See, also, American Express Co. v. Edward Spellman, 90 Ill. 455; Graves v. Express Co., 176 Mass. 280 (57 N. E. 462); 9 Cent. Dig. § 696; 6 Cyc. p. 407.

But defendant contends that its common-law liability is abrogated by reason of the provisions of Act No. 300 of the Public Acts of 1909. This act provides for the filing of schedules with the railway commission and in the various offices of the carrier and forbids the carrier to depart therefrom in making its charges. Defendant showed that its schedules had been duly filed in accordance with *679this act and that one of the provisions thereof was as follows:

“ Valuation charges:
“ (a) Merchandise rates are based upon, a value of not exceeding fifty dollars per shipment, and no further liability is assumed by the express company unless the shipper declares at time of shipment a higher value.
“ (b) When the declared value of any shipment of merchandise, jewelry, valuable papers, postage stamps, etc., exceeds fifty dollars, the following additional charges must be made on the value in excess of fifty dollars, viz.: When merchandise rate is three dollars or less per hundred pounds, ten cents for each hundred dollars value or fraction thereof.”

Section 40 of the act provides in part as follows:

“ Whenever any property is received by any common carrier, subject to the provisions of this act, to be transported from one place to another in the State, it shall, upon demand by the shipper, issue a receipt or bill of lading therefor, naming therein the classification of such freight at which the same is to be carried. And no common carrier shall limit or change its common-law liability by contract or otherwise as to its responsibility for the negligent act of its agents and servants with reference to property in its custody as a common carrier. Provided, that nothing herein contained shall be so construed as to abridge or in any wise lessen the liability of any such common carrier as it now is under existing laws.”

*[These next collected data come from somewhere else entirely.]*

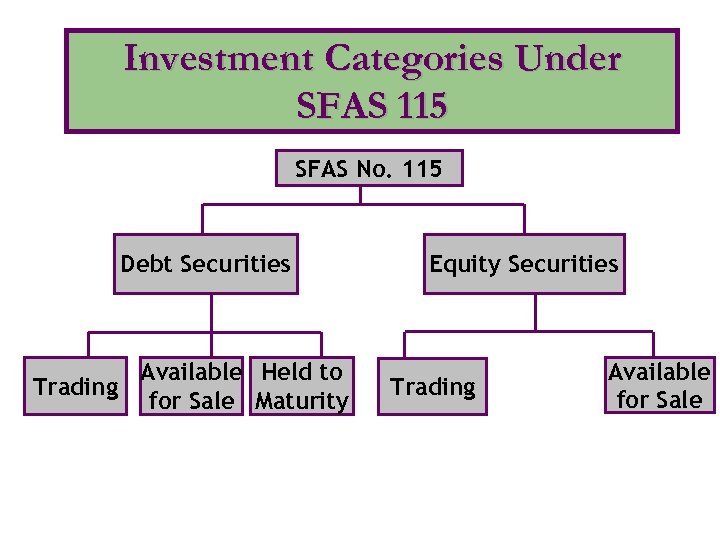 Investment Categories Under SFAS 115

SFAS No. 115

Debt Securities

Equity Securities

Trading

Available for Sale

Held to Maturity

Trading

Available for Sale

Counsel for defendant state:

“It is our contention that the statute requiring the filing of rate classification in the express offices, with notice that they are there for the inspection of shippers, and requiring a receipt to be given to the shipper only on demand, places the parties in the same position they were in when a receipt was given, before the statute was passed, showing the limitation as to liability, and in such ease counsel concedes, and the cases all hold, that the limitation as to liability is valid.”

In view of the proviso of section 40, above quoted, we are of opinion that it was not the intention of the legislature to change the common-law liability of carriers as it *680had existed prior to the passage of the act. The contention of defendant that such a holding will permit carriers to evade the terms of the statute by carrying goods for a different price or under- different conditions than those given in the classification and schedules is, we think, without force.

The Federal decisions under the so-called interstate commerce act, Texas, etc., R. Co. v. Mugg & Dryden, 202 U. S. 242 (26 Sup. Ct. 628); Gulf, etc., R. Co. v. Hefley, 158 U. S. 98 (15 Sup. Ct. 802), and Texas, etc., R. Co. v. Oil Co., 204 U. S. 426 (27 Sup. Ct. 350), cited by defendant, have been examined; but, in view of the proviso of our State act, they are not controlling.

Defendant had and has, under Act No. 300, the right to ascertain the value of the package 'to be carried, and it became its duty thereupon to charge its regular schedule rat;es for transportation. Its failure to do this cannot be permitted to defeat plaintiff’s right to recover the full value of the package, in the absence of any showing of limitation of liability in the contract of carriage, or of fraud or deceit on the part of the plaintiff in making the shipment.

The judgment is reversed, and a new trial ordered.

Ostrander, C. J., and Bird, Blair, and Stone, JJ., concurred.